Probiotics are live, beneficial bacteria that naturally occur in the gut. These ‘good bacteria’ help to take care of the gut and keep the microflora balance in our intestines in perfect balance and harmony. They include Bifidobacteria and Lactobacillus. People can increase their levels by eating probiotic foods. They are found in tempeh, kimchi, yogurt, miso, and cultured milk drinks such like Yakult. Good gut bacteria not only stimulate better digestion, it also helps boost immunity by suppressing the growth of harmful bacteria. Consuming more probiotic foods help improve the imbalance of bacteria in our gut, stimulating better digestion preventing constipation.

As probiotic properties are strain-specific, Lactobacillus casei Shirota (LcS) strain (or better known as the Shirota strain) is Yakult’s exclusive probiotic strain that works mainly in the digestive system. Here is a quick explanation on how the Shirota strain stimulates better digestion. The Shirota strain relieves constipation by increasing short-chain fatty acid production, reducing the pH of the colon and increasing bile salt metabolism, all of which help promote the motility of the colon, thus, reduce constipation occurrence.

  1. Fibre

Fibre is helpful no matter which end of the stool scale you are on. There are many types of dietary fibres, but in general, there are 2 categories of fibres: Insoluble fibre and soluble fibre.

Soluble fibres absorb water and form a gel-like paste, which softens the stools and improves its consistency. Often present in oat bran, barley, nuts, seeds, beans, lentils, and peas, as well as some fruits and vegetables.

Insoluble fibres add bulk to stools and may help them pass more quickly and easily through the digestive system and is usually present in wheat bran, vegetables, and whole grains.

  1. Caffeine

Next is caffeine, putting it this way, caffeine is your classic double edge sword. Caffeine influences your digestive system in multiple ways. It is a diuretic that causes you to urinate, and dehydrate in an instant which can lead to constipation. At the same time, caffeine is a stimulant that can make a person have more bowel stools or in excess, diarrhoea.
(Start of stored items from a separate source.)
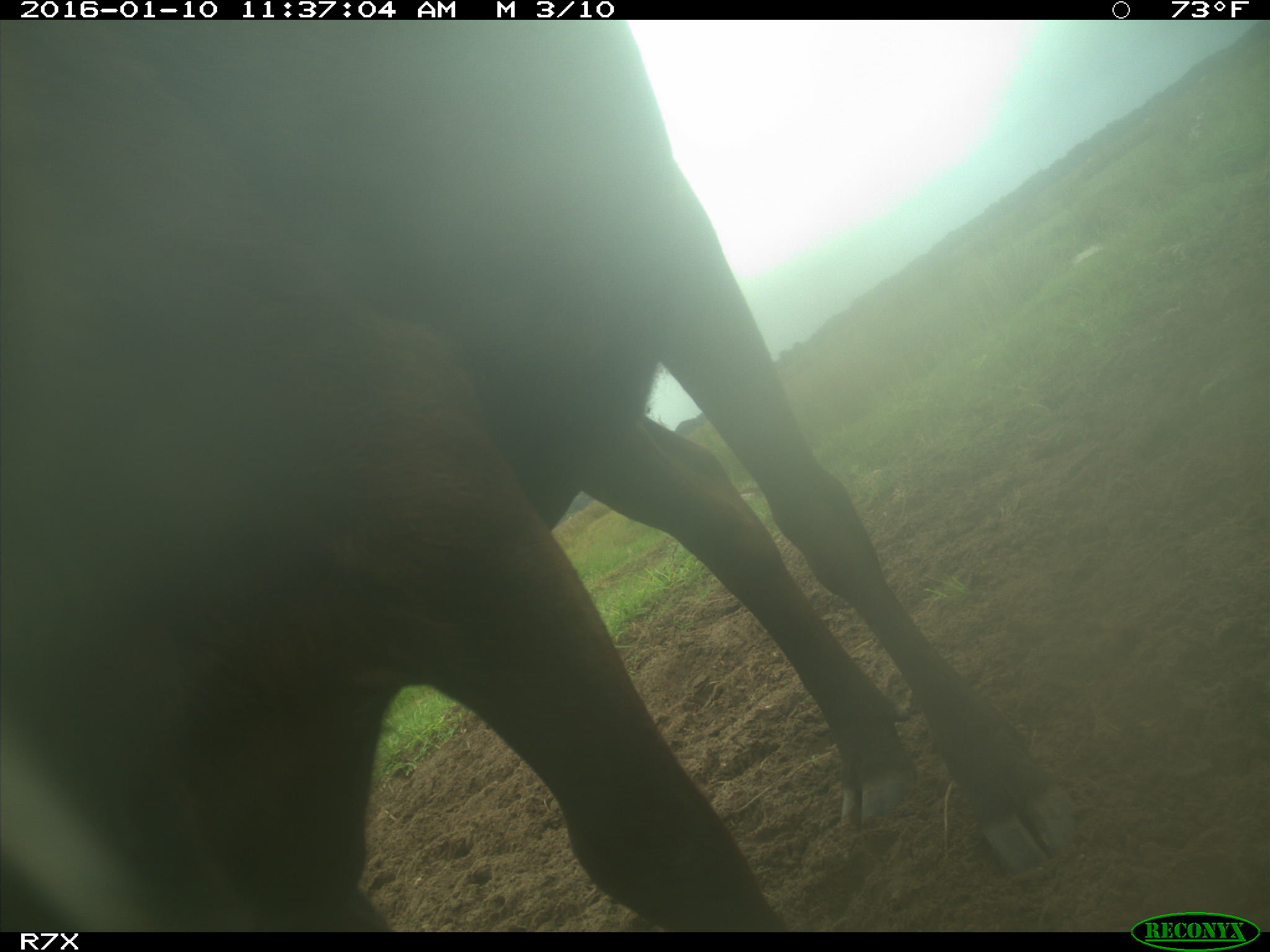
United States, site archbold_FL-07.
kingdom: Animalia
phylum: Chordata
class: Mammalia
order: Artiodactyla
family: Bovidae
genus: Bos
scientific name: Bos taurus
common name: domestic cow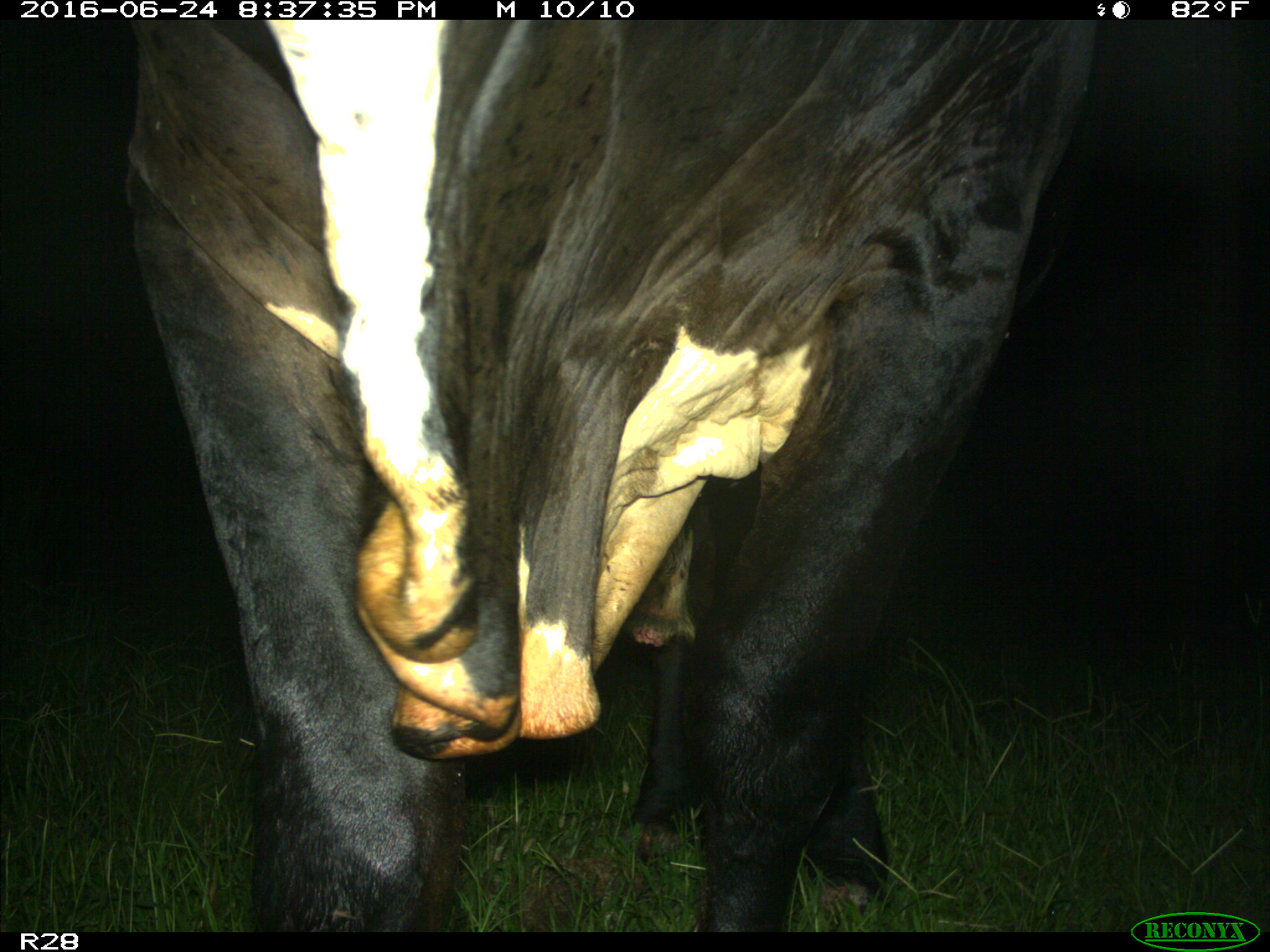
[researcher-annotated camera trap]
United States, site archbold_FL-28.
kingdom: Animalia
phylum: Chordata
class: Mammalia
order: Artiodactyla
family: Bovidae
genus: Bos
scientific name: Bos taurus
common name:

However, on the bright side, if you do consume caffeine, you can compensate for its diuretic effects and still prevent dehydration which causes constipation. When adequately hydrated, caffeine will only serve as a digestive aid and stimulant, without causing constipation.


Medication like laxatives works by quickening bowel movements or to soften stool. Although they can be purchased over-the-counter at most pharmacies, but use it wisely as it can be harmful when it is taken excessively. Do consult your doctor to find out what is right for you.

Exercise to Ease Constipation

Regular exercise helps constipation by lowering the time it takes food to move through the large intestine as it limits the amount of water your body absorbs from the stool. Hard, dry stools are harder to pass. Plus, sports like aerobic exercises (ex: swimming, jogging, cycling, running, football, etc.) helps to stimulate the natural squeezing of muscles in your intestines.